* _TO DO_
Copy out the data word for word, from its first line through the line that contains "<instances>".

* _DATA EXCERPTS_
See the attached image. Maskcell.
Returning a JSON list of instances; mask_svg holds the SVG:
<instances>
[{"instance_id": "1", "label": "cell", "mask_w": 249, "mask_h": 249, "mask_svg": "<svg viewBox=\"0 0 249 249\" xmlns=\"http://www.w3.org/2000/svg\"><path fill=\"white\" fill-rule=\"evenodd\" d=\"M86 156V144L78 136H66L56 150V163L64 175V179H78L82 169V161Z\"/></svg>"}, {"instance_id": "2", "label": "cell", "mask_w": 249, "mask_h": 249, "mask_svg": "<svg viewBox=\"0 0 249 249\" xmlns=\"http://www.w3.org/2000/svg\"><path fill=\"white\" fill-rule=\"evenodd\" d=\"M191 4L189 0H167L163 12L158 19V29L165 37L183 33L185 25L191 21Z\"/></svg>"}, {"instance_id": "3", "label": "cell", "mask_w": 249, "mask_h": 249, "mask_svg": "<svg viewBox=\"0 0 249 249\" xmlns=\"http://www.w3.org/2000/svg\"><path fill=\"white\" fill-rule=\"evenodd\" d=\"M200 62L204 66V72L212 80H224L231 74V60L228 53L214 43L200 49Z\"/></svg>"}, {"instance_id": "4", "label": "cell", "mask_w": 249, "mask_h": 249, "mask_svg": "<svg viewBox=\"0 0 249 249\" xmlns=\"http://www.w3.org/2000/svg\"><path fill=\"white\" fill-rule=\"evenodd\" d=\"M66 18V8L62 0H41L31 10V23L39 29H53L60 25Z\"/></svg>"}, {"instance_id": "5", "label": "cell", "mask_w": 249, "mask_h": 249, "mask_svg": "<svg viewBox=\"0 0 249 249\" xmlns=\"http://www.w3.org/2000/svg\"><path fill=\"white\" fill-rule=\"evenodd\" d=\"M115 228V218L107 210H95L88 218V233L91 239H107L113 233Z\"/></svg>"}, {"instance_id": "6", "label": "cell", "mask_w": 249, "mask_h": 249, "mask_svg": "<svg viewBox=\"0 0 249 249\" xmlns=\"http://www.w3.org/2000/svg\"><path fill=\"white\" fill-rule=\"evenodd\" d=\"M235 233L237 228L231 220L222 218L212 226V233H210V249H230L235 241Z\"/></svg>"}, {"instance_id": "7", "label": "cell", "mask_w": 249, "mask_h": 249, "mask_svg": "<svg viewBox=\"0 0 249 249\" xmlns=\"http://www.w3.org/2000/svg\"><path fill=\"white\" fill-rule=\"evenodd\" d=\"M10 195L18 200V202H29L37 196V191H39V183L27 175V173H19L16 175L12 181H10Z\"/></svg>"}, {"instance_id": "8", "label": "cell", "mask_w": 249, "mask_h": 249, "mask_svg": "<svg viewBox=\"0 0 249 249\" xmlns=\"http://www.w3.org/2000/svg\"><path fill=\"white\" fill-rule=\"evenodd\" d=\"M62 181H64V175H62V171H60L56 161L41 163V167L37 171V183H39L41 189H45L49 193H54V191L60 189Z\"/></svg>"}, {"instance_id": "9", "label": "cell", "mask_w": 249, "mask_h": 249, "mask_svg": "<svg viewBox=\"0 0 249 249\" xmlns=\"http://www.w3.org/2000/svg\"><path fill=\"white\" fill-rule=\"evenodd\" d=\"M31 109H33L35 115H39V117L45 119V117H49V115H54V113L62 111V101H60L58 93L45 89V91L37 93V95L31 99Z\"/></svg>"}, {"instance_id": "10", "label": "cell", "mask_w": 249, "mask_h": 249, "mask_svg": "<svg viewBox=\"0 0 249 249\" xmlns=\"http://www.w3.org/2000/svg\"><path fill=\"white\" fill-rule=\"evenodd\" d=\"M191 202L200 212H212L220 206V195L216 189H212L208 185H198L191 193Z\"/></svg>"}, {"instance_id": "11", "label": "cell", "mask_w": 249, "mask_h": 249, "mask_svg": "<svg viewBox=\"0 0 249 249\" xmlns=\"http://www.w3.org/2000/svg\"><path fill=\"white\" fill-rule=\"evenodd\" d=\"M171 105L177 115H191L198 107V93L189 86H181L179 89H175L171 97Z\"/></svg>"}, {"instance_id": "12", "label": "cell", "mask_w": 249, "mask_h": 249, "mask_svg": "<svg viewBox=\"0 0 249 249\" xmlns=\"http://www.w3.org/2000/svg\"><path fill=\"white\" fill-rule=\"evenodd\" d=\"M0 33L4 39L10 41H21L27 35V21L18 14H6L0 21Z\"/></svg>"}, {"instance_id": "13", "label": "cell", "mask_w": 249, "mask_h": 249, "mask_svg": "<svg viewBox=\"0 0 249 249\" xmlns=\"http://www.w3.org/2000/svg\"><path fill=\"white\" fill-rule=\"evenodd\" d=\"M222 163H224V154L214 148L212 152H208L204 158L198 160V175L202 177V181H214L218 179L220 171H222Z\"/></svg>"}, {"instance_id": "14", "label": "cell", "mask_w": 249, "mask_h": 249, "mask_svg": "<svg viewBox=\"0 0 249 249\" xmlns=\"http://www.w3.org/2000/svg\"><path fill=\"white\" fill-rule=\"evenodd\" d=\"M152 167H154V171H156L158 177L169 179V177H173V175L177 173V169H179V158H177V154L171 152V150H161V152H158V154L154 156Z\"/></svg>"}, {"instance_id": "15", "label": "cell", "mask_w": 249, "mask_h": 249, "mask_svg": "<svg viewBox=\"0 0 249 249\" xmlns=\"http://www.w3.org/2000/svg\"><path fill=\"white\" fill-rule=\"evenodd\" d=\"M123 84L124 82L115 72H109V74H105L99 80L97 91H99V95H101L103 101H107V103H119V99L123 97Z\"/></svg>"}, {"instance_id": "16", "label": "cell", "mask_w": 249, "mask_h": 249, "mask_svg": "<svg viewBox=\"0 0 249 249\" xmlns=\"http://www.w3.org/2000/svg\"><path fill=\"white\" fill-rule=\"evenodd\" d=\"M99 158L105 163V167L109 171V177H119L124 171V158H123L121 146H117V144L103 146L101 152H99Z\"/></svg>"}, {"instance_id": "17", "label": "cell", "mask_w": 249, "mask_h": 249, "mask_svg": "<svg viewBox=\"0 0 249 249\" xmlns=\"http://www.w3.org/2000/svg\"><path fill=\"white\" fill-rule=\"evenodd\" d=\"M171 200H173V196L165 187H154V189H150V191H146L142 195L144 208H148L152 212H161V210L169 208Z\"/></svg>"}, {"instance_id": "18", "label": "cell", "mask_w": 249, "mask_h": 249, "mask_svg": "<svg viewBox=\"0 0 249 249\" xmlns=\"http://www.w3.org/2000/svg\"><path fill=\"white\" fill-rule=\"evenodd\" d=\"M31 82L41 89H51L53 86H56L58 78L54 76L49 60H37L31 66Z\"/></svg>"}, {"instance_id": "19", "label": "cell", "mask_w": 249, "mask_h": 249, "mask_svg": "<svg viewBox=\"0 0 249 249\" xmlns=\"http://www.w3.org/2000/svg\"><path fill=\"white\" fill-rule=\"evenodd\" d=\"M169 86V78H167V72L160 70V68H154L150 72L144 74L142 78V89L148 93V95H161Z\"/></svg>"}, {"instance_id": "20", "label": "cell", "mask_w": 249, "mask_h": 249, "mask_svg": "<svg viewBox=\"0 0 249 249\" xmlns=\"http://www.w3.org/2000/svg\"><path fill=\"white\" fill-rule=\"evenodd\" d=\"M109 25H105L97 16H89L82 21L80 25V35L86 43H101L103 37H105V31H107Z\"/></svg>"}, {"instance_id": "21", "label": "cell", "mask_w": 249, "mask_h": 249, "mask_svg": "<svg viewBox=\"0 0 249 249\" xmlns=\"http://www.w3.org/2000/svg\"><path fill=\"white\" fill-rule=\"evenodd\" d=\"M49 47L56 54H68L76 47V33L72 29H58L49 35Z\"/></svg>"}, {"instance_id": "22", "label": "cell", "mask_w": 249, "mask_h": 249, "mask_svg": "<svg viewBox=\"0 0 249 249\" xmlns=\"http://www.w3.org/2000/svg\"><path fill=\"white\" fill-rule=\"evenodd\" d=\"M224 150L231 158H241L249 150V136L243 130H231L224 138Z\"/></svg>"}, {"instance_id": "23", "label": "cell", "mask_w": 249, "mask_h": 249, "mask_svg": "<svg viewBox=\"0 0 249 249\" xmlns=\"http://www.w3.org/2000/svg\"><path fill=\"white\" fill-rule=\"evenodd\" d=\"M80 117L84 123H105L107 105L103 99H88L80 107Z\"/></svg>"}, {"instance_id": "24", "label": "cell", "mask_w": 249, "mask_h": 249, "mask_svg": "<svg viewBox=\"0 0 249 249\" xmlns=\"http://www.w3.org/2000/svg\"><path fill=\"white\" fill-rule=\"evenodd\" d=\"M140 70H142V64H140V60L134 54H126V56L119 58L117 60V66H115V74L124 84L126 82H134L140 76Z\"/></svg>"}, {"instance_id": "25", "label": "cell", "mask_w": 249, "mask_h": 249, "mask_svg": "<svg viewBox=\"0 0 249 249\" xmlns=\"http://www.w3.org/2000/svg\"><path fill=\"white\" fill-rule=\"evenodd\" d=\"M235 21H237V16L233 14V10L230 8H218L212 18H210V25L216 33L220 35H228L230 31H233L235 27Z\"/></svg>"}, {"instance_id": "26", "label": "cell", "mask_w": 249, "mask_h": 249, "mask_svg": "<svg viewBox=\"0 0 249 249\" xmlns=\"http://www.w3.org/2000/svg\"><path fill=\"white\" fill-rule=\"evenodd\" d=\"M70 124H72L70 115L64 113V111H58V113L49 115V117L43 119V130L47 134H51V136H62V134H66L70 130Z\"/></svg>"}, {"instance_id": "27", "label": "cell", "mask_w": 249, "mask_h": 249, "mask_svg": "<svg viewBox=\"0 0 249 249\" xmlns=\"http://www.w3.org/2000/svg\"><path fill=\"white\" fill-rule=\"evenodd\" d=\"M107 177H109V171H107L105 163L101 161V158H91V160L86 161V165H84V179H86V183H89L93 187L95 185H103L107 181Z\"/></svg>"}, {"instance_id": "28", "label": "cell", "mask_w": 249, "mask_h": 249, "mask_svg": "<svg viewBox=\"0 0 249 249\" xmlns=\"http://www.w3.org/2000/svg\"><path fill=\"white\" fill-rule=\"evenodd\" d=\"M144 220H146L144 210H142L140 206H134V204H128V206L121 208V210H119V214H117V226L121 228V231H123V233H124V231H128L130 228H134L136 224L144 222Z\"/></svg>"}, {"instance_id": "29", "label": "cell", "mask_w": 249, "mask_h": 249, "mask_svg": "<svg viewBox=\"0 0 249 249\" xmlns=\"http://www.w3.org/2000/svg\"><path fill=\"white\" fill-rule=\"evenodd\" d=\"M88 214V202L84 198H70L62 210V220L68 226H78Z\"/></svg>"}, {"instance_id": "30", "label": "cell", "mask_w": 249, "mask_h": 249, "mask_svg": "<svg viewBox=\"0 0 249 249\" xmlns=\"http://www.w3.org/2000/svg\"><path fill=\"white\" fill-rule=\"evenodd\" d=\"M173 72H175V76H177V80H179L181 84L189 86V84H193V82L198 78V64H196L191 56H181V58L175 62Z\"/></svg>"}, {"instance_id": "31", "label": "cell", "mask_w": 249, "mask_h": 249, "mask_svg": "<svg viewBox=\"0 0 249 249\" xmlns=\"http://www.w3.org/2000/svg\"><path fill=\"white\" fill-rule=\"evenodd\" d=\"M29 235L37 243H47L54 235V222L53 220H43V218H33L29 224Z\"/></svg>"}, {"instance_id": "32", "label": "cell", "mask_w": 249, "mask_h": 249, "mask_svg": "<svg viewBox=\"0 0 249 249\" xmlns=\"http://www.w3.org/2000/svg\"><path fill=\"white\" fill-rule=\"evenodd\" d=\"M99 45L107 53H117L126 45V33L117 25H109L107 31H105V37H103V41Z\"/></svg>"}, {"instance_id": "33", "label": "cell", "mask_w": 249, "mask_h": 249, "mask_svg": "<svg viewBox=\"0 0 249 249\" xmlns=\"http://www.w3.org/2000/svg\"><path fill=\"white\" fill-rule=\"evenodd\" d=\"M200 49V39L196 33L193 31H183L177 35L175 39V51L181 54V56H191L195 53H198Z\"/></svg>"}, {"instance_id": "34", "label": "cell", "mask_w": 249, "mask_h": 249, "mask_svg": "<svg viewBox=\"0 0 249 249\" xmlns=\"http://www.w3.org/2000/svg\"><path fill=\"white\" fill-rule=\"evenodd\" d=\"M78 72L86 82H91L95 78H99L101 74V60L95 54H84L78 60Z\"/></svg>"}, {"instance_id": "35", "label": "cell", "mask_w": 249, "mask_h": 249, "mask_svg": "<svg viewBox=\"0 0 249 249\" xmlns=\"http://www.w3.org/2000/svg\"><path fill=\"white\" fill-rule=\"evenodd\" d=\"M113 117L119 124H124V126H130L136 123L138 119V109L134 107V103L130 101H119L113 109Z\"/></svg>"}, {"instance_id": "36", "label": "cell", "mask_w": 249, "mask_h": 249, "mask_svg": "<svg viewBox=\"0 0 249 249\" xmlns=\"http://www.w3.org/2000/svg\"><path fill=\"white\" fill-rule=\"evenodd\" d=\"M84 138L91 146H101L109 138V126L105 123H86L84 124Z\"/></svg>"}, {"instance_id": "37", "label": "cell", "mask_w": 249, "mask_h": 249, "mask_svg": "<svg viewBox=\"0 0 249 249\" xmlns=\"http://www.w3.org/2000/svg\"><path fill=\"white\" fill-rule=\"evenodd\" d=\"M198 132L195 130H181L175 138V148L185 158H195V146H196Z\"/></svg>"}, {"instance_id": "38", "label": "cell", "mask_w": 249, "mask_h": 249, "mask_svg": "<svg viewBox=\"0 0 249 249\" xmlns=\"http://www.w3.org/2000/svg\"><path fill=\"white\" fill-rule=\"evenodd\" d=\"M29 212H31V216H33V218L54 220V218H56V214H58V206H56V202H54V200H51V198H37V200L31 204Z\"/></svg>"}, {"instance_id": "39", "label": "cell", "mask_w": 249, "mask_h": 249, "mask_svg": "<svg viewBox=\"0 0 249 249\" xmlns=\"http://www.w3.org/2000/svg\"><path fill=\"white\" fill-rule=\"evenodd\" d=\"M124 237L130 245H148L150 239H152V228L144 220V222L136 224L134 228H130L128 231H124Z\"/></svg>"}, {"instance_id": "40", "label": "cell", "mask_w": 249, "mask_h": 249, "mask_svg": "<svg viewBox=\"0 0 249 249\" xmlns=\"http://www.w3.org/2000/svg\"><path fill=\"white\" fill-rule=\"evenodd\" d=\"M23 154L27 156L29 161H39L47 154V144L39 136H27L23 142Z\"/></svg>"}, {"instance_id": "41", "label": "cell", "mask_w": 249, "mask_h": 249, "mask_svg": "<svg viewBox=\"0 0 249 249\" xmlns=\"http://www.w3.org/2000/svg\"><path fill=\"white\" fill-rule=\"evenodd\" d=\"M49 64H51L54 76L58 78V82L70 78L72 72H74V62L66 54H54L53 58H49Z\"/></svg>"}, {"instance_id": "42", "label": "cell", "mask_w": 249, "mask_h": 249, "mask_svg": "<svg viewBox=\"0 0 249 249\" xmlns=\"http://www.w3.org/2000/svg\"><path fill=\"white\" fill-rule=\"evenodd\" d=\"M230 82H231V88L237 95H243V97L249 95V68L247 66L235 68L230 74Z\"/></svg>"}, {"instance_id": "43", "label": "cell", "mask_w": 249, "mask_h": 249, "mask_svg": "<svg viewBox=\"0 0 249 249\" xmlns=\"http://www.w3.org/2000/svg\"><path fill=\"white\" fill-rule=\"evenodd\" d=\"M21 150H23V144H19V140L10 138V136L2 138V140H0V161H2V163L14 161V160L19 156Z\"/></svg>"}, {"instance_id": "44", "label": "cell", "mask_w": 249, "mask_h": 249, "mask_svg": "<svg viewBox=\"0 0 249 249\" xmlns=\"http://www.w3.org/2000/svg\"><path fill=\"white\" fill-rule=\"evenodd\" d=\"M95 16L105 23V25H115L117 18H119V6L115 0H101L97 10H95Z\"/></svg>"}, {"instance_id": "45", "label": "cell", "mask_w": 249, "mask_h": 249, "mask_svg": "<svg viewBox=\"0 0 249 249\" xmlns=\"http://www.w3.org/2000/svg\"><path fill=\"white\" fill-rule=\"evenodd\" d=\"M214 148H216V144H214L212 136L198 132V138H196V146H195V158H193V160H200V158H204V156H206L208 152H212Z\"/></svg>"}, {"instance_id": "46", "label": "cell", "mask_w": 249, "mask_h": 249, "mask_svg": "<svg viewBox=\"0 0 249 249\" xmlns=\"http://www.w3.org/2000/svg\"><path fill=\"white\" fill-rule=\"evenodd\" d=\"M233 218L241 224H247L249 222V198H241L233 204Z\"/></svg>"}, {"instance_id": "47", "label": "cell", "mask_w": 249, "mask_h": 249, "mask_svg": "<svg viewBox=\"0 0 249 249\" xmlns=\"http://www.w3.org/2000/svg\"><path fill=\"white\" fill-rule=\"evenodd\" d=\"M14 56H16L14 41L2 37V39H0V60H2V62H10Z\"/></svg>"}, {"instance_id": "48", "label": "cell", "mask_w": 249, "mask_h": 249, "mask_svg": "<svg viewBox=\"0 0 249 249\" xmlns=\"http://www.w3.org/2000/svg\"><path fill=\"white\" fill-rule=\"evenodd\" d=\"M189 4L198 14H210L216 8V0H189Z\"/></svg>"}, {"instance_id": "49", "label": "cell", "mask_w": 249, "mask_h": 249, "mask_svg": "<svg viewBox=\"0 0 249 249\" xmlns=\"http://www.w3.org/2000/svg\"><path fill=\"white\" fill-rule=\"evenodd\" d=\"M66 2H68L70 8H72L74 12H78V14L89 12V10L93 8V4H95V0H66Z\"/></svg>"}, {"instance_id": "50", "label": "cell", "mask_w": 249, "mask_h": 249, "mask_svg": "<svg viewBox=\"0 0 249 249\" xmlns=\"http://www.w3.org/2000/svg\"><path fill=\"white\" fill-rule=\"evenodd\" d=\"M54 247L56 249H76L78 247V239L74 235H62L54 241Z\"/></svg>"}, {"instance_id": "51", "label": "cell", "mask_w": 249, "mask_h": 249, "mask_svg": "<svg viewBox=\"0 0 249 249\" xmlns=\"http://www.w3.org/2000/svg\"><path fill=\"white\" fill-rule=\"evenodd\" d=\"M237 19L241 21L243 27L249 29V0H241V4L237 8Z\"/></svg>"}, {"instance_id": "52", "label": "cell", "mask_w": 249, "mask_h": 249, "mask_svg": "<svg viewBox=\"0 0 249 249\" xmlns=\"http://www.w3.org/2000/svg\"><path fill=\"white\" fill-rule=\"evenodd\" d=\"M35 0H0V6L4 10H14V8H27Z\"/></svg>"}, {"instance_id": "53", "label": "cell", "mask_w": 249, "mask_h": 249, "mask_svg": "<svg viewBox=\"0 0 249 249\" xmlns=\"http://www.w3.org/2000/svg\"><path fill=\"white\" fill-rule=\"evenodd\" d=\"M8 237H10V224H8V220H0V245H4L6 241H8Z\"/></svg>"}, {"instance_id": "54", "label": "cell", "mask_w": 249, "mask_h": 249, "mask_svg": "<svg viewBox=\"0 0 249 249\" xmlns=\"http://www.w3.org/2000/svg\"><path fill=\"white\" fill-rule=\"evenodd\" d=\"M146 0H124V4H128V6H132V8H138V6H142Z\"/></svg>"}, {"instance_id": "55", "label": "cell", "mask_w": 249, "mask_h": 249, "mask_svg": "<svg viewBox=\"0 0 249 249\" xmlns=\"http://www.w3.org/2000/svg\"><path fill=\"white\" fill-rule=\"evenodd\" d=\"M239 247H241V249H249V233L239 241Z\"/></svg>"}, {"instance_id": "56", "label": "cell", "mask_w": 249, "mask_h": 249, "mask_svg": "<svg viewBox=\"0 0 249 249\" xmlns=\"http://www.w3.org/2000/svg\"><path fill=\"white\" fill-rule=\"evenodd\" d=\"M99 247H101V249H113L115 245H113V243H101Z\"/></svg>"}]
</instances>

* _COMPLETED EXERCISE_
See the attached image. Maskcell.
Returning a JSON list of instances; mask_svg holds the SVG:
<instances>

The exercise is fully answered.